Cuba-Usa, embargo addio: per mano di Papa Francesco la trattativa di pace

di Redazione Blitz
Pubblicato il 17 Dicembre 2014 20:22 | Ultimo aggiornamento: 17 Dicembre 2014 20:23
Cuba-Usa, embargo addio: per mano di Papa Francesco la trattativa di pace

Papa Francesco (Ansa)

ROMA – C’è la traccia, profonda, della diplomazia vaticana dietro la liberazione di Gross e la fine dell’embargo Cuba-Usa. Per mano di Papa Francesco si è infatti arrivati alla trattativa di pace. In particolare il Pontefice ha spedito a Obama e Castro due lettere all’inizio della scorsa estate esortando i due leader a perseguire relazioni più strette. Un invito questo ribadito negli incontri al Vaticano tra rappresentanti di entrambi i Paesi. E anche se la Santa Sede ha tenuto un profilo di assoluta discrezione sulla vicenda, ci sono tutti gli elementi per pensare che abbia avuto un ruolo cruciale nella mediazione.
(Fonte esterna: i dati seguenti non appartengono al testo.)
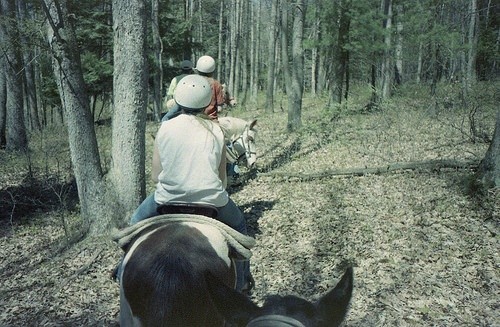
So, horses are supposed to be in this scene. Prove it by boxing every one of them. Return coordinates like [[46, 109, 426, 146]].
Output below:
[[214, 116, 260, 172], [112, 201, 237, 327], [202, 261, 355, 327]]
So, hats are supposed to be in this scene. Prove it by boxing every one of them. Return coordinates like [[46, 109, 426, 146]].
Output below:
[[181, 60, 192, 69]]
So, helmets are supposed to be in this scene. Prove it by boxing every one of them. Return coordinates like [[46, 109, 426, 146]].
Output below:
[[173, 74, 212, 108], [196, 56, 216, 73]]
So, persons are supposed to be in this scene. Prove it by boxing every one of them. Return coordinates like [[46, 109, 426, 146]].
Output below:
[[166, 60, 196, 112], [109, 74, 253, 297], [161, 103, 182, 122], [195, 55, 225, 122]]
A gennaio il Vaticano non aveva menzionato Cuba tra i molti argomenti (Siria, Medio Oriente, Sud Sudan, Usa) affrontati tra il capo della diplomazia statunitense e il primo collaboratore di papa Bergoglio. Fu Kerry, però, in una successiva conferenza stampa, ancora a Roma, a rivelare certi dettagli dell’incontro. Tra le altre, disse, “ho sollevato la questione di Alan Gross e della sua detenzione, e speriamo molto che essi (il Vaticano, ndr) possano essere capaci di essere di sostegno su questo tema”.

Era il 14 gennaio scorso. Kerry e Parolin sono tornati a incontrarsi, quando il segretario di Stato Usa è passato da Roma lunedì scorso. Anche questa volta, il Vaticano non ha menzionato, tra gli argomenti toccati, la questione cubana.

“Voglio ringraziare papa Francesco” per il ruolo svolto nel riavvicinamento tra Usa e Cuba, ha detto il presidente americano, Barack Obama. Il presidente cubano, Raul Castro, anche ha ringraziato il Vaticano “e in particolare Papa Francesco” per la sua mediazione nel dialogo con gli Stati Uniti, così come “al governo del Canada, per il modo in cui ha facilitato il dialogo ad alto livello” fra i due paesi.